# labs in... what would you do?



## lisalisa (Sep 6, 2009)

Dr. want's to start me on 50mg of synthroid due to my symptoms..
constipation (sorry), irratibility, water retention pre menstrual ,and irregular periods. here are my results..

t4, free 0.8 - range 0.6 - 1.7
t3 total 93 - range 77-178
tsh 0.49 - range 0.28-4.02

I'm thinking I should try to naturally boost my t4 and t3 before starting on actual meds.. is my thinking rational or should I just start the synthroid. 
Thanks so much for your help...
I'm 43, active and healthy, not over weight, but feel like my metabolism is really slowing down no matter what I do..


----------



## chopper (Mar 4, 2007)

Wow. U sure about those numbers?

I can't believe your doc is starting you on meds with a TSH so low.

With your free t4 you would expect a significantly higher tsh.

Have you had a pituitary MRI?


----------



## Andros (Aug 26, 2009)

lisalisa said:


> Dr. want's to start me on 50mg of synthroid due to my symptoms..
> constipation (sorry), irratibility, water retention pre menstrual ,and irregular periods. here are my results..
> 
> t4, free 0.8 - range 0.6 - 1.7
> ...


Your labs are very interesting. I have seen this before and I suspect there is more going on that meets the eye.

I would wait on the thyroxin replacement and seek another opinion if necessary. I am going to be frank with you as I know you ultimately would want that. I have seen these sort of labs w/ thyroid cancer and also hyperthyroid.

It is my humble recomendation that you insist on either and ultra-sound (these only pick up nodules that are big enough) or preferably a radioactive uptake scan.

I feel you should also have the following antibodies' labs tests......

TPO (antimicrosomal antibodies), Thyroglobulin Ab, TSI (thyroid stimulating immunoglobulin.)

And also, I was pleased to see the Free T4 but next time (and I hope it is soon), please insist on the Free T3 as well. The "frees" are unbound hormone (available for cellular uptake) and there are only a few instances where the Total 3 can raise an eyebrow and yours are one of them because the Total 3 is in the basement. That raises an eyebrow because the Total hormone is bound, unbound plus reverse hormone.

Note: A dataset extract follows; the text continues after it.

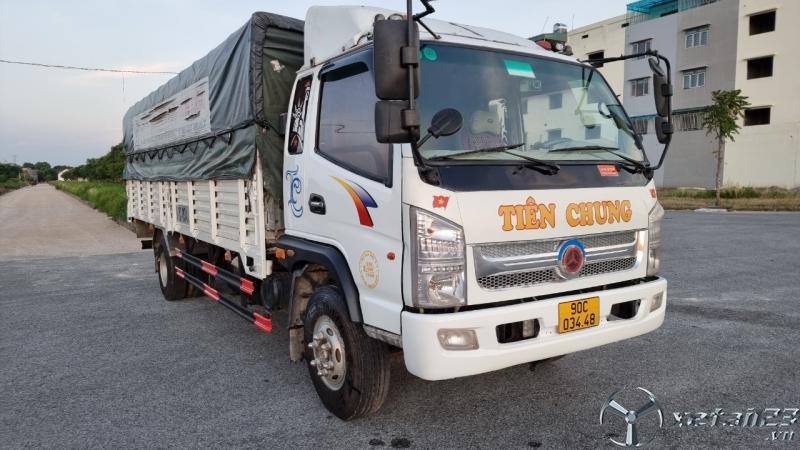 Bán xe TMT 6 tấn sản xuất năm 2015 thùng mui bạt dài 6,2m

Something is afoot. And by the way, I am not a doctor. Just a layperson who has been around a long long time.

I just hope I can be of some help to you here and I am worried about your labs. And you.

Nasdaqphil also has good input; the pituitary would be a consideration as well.

Andros


----------



## lisalisa (Sep 6, 2009)

thanks for your replys, I appreicate your advice. Four years ago I have very similar labs except my T3 was off the charts low. I did some research and tried to fix it naturally.. I took iron and selenium - within 6 months everything went back to normal - all my levels were just about perfect.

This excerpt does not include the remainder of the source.